After Barack Obama was elected, it seemed that America had a new normalcy, one that some described as “post-racial.” For any who took that too seriously, Mitch McConnell popped their balloon when in October, 2010 he said that his main goal was to make Obama a one-term president. Couple that with the rise of the Tea Party which began right after Obama’s election and the new normal included increased levels of racial discord. But despite all the unreasonable criticism that Obama endured, he maintained his level of civility throughout his administration. While his legislative and foreign affairs accomplishments may have been limited, he established a norm of dignity, respect, thoughtfulness and tolerance the likes of which we had not seen since John F. Kennedy and Franklin D. Roosevelt.

And then Trump. No need to list the thousands of lies and the multitude of indignities. Suffice it to say, we have a new normalcy characterized in large part by discord and anger.

In the past few days, we have seen some liberals begin to follow Trump, the pied piper of the low road. First it was the owner of the Red Hen Restaurant in Lexington, VA; then California Congresswoman Maxine Waters who said,

“The American people have put up with this president long enough. What more do we need to see? What more lies do we need to hear?” Waters shouted at a rally in Los Angeles on Saturday. “If you see anybody from that Cabinet in a restaurant, in a department store, at a gasoline station, you get out and you create a crowd and you push back on them!”

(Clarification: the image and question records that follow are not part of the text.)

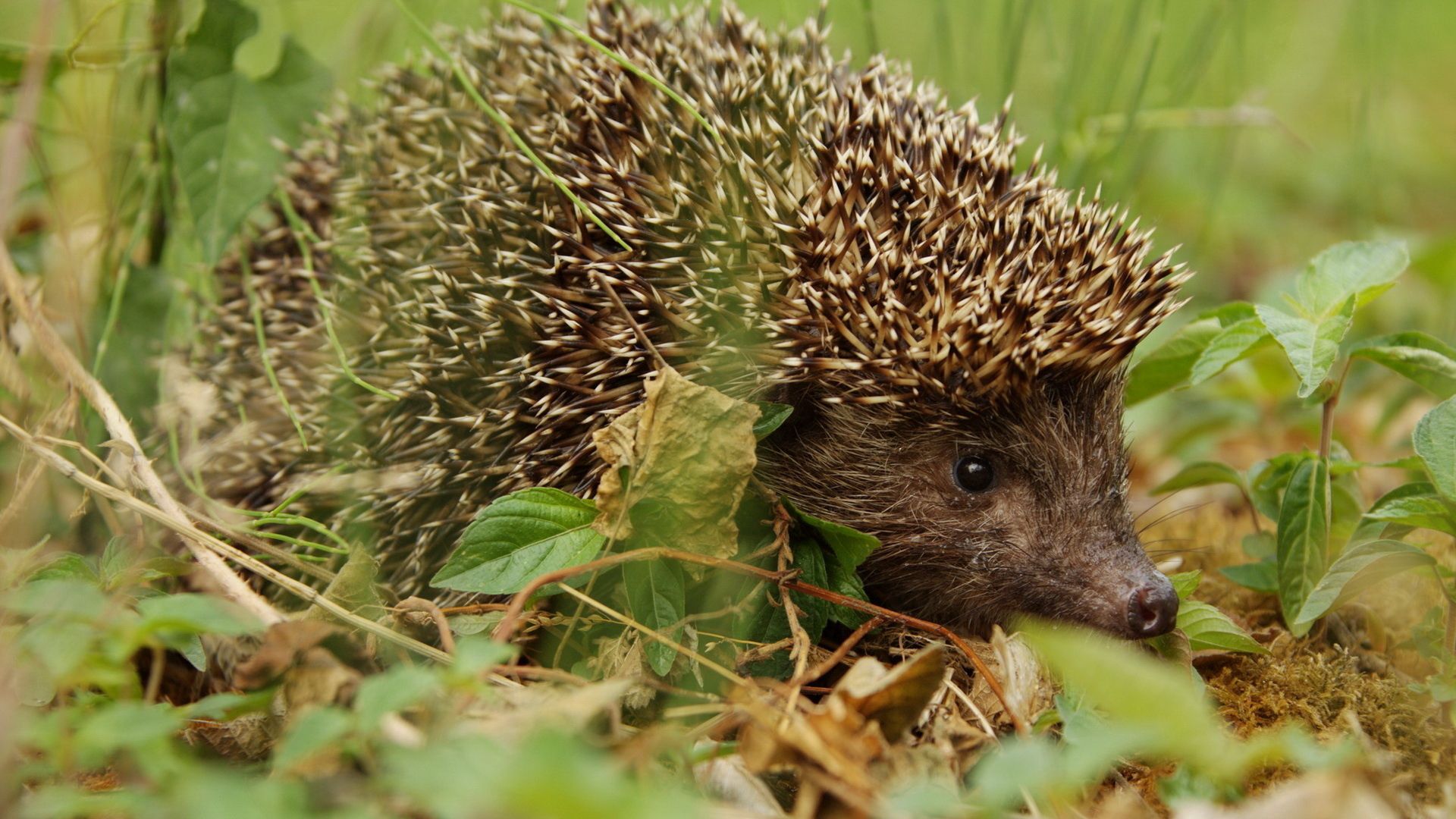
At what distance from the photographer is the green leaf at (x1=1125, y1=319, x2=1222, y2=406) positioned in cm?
380

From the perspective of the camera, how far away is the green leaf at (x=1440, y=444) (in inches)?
121

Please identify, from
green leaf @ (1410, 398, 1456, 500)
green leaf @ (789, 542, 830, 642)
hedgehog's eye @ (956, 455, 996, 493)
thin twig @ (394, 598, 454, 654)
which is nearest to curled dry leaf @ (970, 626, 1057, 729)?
green leaf @ (789, 542, 830, 642)

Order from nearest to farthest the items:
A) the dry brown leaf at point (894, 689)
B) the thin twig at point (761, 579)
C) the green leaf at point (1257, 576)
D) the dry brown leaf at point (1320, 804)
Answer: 1. the dry brown leaf at point (1320, 804)
2. the dry brown leaf at point (894, 689)
3. the thin twig at point (761, 579)
4. the green leaf at point (1257, 576)

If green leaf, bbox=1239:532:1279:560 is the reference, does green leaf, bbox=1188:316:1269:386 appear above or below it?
above

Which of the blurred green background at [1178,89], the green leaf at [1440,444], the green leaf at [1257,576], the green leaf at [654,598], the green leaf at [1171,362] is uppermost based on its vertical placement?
the blurred green background at [1178,89]

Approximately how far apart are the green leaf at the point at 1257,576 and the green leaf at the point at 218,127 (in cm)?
329

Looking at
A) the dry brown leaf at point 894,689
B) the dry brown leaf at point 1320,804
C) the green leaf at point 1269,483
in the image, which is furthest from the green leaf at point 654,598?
the green leaf at point 1269,483

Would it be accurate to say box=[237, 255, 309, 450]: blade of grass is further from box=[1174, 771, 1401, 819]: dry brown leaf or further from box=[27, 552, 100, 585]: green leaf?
box=[1174, 771, 1401, 819]: dry brown leaf

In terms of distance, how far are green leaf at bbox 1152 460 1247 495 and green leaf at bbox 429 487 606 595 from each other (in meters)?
2.04

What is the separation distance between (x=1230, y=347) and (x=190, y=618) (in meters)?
2.83

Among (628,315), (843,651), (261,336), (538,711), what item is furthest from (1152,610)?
(261,336)

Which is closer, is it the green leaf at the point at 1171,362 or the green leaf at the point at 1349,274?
the green leaf at the point at 1349,274

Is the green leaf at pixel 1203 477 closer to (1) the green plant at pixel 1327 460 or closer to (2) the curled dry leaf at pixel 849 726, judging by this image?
(1) the green plant at pixel 1327 460

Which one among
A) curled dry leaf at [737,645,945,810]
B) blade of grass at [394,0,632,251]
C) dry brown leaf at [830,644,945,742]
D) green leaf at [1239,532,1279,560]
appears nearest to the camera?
curled dry leaf at [737,645,945,810]
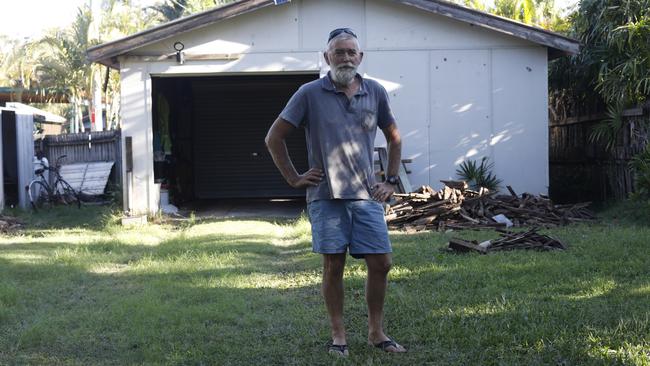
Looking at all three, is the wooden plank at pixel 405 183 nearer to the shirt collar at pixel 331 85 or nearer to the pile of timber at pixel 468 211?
the pile of timber at pixel 468 211

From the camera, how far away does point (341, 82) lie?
15.1ft

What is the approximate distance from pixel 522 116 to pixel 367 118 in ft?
31.4

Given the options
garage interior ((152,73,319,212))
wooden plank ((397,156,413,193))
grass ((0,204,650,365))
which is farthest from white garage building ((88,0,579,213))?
garage interior ((152,73,319,212))

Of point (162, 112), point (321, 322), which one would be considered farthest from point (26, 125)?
point (321, 322)

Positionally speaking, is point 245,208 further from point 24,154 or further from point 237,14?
point 237,14

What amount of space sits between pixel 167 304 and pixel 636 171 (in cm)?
869

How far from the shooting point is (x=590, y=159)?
1517cm

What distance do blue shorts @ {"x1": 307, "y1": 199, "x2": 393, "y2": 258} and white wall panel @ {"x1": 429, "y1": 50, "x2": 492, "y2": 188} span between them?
9.32 metres

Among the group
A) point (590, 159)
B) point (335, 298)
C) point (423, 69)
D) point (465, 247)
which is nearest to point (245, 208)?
point (423, 69)

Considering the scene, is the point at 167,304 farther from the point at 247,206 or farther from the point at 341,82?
the point at 247,206

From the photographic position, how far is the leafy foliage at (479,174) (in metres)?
13.5

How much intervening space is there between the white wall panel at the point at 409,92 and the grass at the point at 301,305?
3886 millimetres

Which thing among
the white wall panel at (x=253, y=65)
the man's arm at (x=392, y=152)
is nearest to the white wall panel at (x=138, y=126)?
the white wall panel at (x=253, y=65)

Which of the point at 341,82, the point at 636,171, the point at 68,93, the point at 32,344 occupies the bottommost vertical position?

Changing the tone and the demeanor of the Trump years will be one challenge, but another will be how to return to normalcy in all areas of policy. The problem is that there is not just one definition of normalcy. One year ago, Trump was saber-rattling against North Korea as no president had ever done before. Now Trump is best buddies with the authoritarian leader of North Korea. We may live in blissful ignorance about the real American-North Korean relationship so long as Trump is in the White House, but eventually there will be someone new and that will lead to a new normalcy.

The problem with the word ‘normalcy’ is that it implies that there is only one standard. But if you ask leading American politicians, including the many who may run for president in 2020, there is a multitude of normalcies that could characterize our relationship with Kim Jong Un and his compatriots.

If our post-Trump president is someone like George W. Bush, we will have a policy that will be characterized by a combination of intellectual laziness and bullying. If we elect someone like Barack Obama, our policies will be thoughtful, but also tentative.

It would be a different kind of normalcy with someone like Dwight Eisenhower. The country might be reassured by a genuine military “hero” who steers with a steady hand. On the other hand, a Teddy Roosevelt-type figure might be an adventurist who would try to use an intellectual basis for “American exceptionalism.”

The point is that all Americans will need to take a number and get in line to try to define the “normalcy du jour” post Trump. There will be a lot of shoving and jostling in the line. It’s not clear whether taking the high ground of the low road will be preferable in winning the day.

But if progressives have principles that guide them both in policy and behavior, we must keep our eyes on the prize and make wise decisions. The Democratic candidate for president in 2020 will have to be someone with clear vision and the ability to articulate. Our first goal is to find someone we can respect and who can win, and then for us to help him or her raise the bar. It’s been down too low for too long.